One thing I forgot to do over Christmas was add another incident to my catalogue of what makes living in Britain so great. In the run-up to the holiday, of course, the queues at the Post Office grow to mosntrous sizes, which makes them even more attractive to the English to join in, just for the fun of it. I can't believe that everyone in the queue ahead me is someone who has never posted a letter before, but sometimes it seems that way. For example, this year I got into a 14 person queue, with two clerks at their windows. About 15 minutes later I was first in the queue, with a woman filling out a form, and needing help line by line, at one window, and a gentleman with a bag of Christmas cards at the other.
He pulled one small stack from his bag, took the top one off, and said 'France, please'. The stamp came, he stuck it on, took the next card: 'South Africa, please'. Then 'Australia', 'Holland', ooh another 'France', 'Ireland'...to which the clerk asked 'northern or southern Ireland...'ooh another France' and so on. At no point did it occur to the clerk, much less to him, to actually sort the cards and ask for the necessary stamps all at once. The idea that France and Holland might require the same postage might have blown either of their minds.
It's like it the old days before all the bar staff was foreign, when you were waiting at the crowded bar in a pub, or even worse, during the interval at the theatre. The person ahead of you asks for 'two pints of lager'. The English barman or maid returns with the two pints, asks, will there be anything else, and the person says,'a pint of bitter'. The process repeats, with the person asking for six more drinks, one by one before ending with a large vodka and orange juice with ice and lemon please'. The English barman would come back with the screwdriver, then say, 'anything else' go fetch the crisps, peanuts or whatever, and then try desperately to reconstitute the order in his/her head to ask for money. Finally, after waiting through all this, and somehow maintaining your status as next-to-be-served in the face of haughty elbows and waving twenty-pound notes, bar person approaches you.

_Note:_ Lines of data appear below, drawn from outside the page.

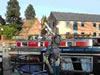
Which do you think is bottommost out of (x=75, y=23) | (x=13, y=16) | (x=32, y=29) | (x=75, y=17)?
(x=32, y=29)

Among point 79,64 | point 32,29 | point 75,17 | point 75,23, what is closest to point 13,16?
point 32,29

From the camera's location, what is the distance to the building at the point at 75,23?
45.2 metres

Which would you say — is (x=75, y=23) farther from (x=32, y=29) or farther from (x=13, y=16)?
(x=13, y=16)

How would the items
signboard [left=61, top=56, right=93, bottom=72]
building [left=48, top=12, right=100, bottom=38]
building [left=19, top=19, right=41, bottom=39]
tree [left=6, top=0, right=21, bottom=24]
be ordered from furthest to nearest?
tree [left=6, top=0, right=21, bottom=24] → building [left=19, top=19, right=41, bottom=39] → building [left=48, top=12, right=100, bottom=38] → signboard [left=61, top=56, right=93, bottom=72]

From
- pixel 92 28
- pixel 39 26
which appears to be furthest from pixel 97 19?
pixel 39 26

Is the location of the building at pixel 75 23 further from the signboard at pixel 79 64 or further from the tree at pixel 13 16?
the signboard at pixel 79 64

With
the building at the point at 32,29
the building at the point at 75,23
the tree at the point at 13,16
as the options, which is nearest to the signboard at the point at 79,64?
the building at the point at 75,23

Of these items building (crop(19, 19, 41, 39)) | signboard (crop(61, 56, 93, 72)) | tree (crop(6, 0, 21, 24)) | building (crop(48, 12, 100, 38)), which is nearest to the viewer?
signboard (crop(61, 56, 93, 72))

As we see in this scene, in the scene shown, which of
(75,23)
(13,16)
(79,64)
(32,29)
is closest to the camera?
(79,64)

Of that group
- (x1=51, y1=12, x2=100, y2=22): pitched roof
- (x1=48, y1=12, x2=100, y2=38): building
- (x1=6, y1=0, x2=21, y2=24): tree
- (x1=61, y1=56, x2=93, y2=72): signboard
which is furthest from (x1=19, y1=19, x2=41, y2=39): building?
(x1=61, y1=56, x2=93, y2=72): signboard

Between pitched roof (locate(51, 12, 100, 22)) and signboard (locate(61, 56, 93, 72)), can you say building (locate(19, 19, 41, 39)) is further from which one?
signboard (locate(61, 56, 93, 72))

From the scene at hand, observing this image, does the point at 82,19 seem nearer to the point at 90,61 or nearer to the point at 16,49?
the point at 16,49

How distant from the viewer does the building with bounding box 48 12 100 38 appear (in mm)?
45250

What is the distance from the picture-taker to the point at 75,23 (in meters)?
45.9
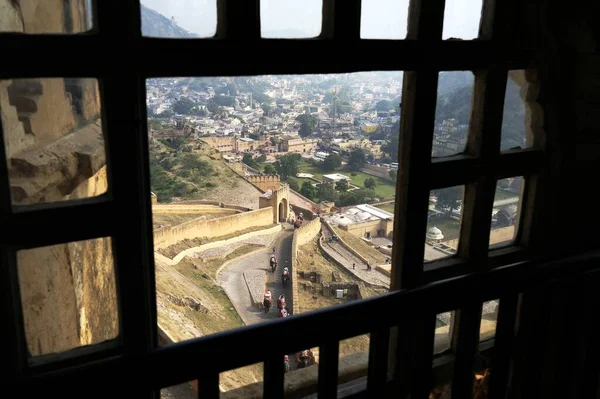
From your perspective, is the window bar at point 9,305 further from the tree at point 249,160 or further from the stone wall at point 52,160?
the tree at point 249,160

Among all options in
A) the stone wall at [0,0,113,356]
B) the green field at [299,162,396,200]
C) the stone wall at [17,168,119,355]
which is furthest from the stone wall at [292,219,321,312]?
the stone wall at [0,0,113,356]

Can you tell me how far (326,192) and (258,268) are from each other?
440 centimetres

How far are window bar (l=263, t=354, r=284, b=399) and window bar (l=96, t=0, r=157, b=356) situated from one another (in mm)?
314

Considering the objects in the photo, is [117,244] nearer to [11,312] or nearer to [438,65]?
[11,312]

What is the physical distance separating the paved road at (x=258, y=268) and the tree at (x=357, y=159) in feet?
12.3

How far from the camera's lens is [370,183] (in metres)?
18.8

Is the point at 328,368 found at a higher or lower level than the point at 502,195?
lower

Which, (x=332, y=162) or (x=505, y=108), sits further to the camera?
(x=332, y=162)

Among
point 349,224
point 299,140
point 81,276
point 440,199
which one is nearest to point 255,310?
point 349,224

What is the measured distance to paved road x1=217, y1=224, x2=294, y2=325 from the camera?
1661 centimetres

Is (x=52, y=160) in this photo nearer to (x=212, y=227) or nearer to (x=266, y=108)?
(x=212, y=227)

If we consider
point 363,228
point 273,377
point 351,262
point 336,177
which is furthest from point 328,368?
point 336,177

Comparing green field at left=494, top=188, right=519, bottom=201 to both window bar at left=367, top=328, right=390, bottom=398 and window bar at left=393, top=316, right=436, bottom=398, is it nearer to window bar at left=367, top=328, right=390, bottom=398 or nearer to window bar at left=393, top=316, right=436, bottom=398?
window bar at left=393, top=316, right=436, bottom=398

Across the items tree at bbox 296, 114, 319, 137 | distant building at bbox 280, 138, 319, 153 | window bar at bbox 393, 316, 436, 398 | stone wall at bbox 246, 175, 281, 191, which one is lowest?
stone wall at bbox 246, 175, 281, 191
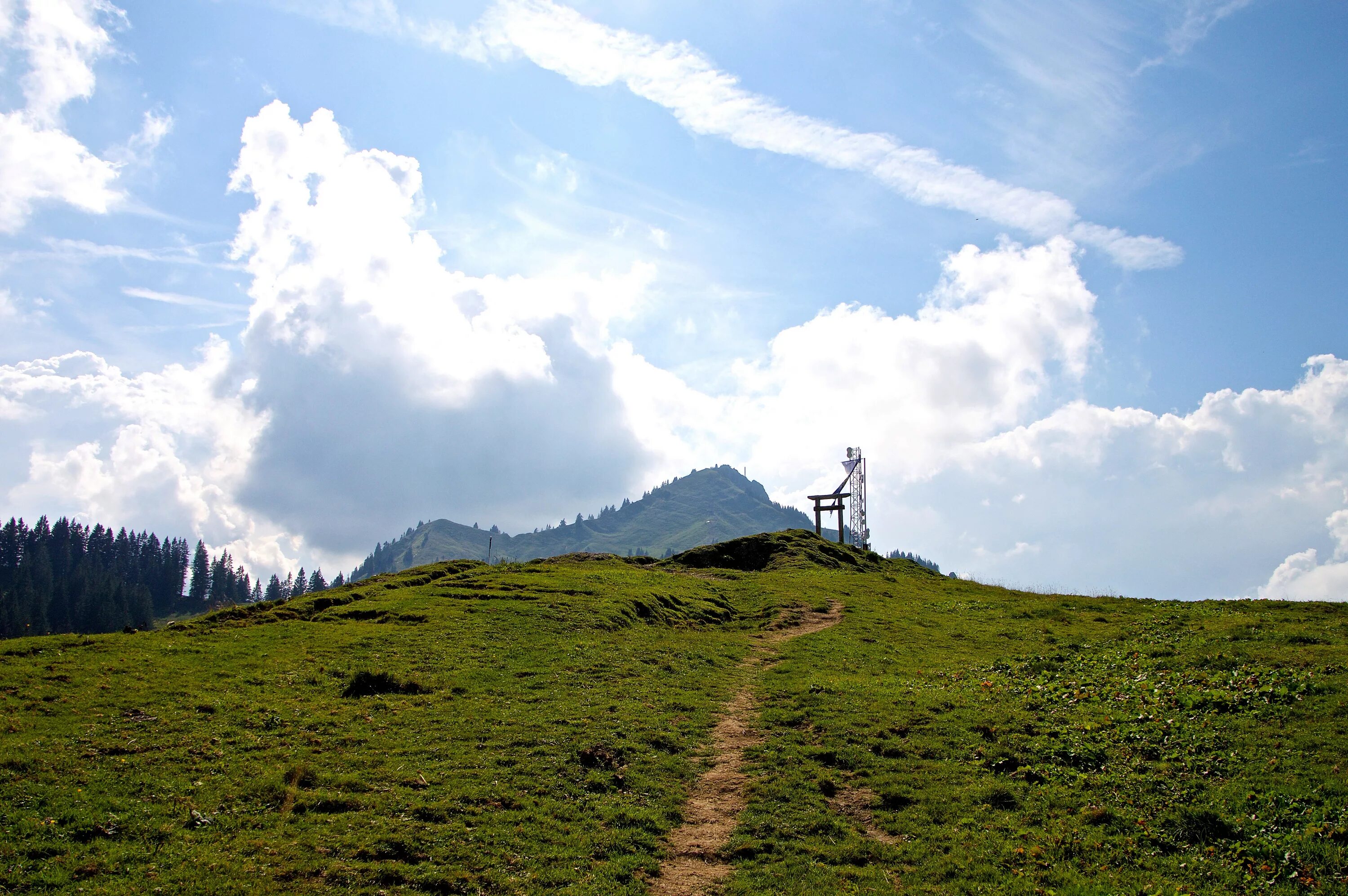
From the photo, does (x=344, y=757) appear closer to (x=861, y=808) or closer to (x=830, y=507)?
(x=861, y=808)

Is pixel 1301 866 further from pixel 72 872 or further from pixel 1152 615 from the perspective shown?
pixel 1152 615

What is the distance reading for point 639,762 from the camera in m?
22.0

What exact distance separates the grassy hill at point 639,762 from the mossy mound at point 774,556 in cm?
3740

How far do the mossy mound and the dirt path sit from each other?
44.2 m

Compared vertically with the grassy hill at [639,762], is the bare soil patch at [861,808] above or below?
below

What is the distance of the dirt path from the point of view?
1617cm

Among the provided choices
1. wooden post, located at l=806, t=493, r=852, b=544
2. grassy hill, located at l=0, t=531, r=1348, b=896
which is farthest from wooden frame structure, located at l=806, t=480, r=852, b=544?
grassy hill, located at l=0, t=531, r=1348, b=896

Thinking you are being kinder to them, as well as saving time, you say 'two pints of bitter, a pint of lager, half a shandy, a large whiskey, and a pint of Guiness please'. The bar person draws the two pints of bitter, comes back, puts them down and says, 'what was the rest?' You repeat the order, he/she comes back with the shandy and says 'was that a bitter or a lager?' The lager arrives, then 'was there anything else?' And only after fetching the whiskey, which has to be poured through a British automatic measuring system, twice, to ensure no one gets a drop more than the legal minimum, does he/she start the Guiness, which of course takes three times as long as anything else to pour.
Now at this point there are two paths we can take, depending on how English the server actually is. The purist will simply hover lovingly over the Guiness, not serving any of the other people frantically trying to get attention (not to mention drinks), nor taking your payment, but just gazing admiringly at the slowness with which the dark liquid eases its way into the glass. But the slightly more active, or more xenophobic, Englisher will see this as an opportunity to leave you, and the Guiness, hanging, while serving other people. Eventually,having stopped the tap to let the Guiness settle, coming back to top it off, then going away again before delivering it, and taking your money, then finishing off the next customer before returning with your change.
You could try saying 'I'm in a hurry, I've got Christmas cards to post' but it wouldn't have done any good.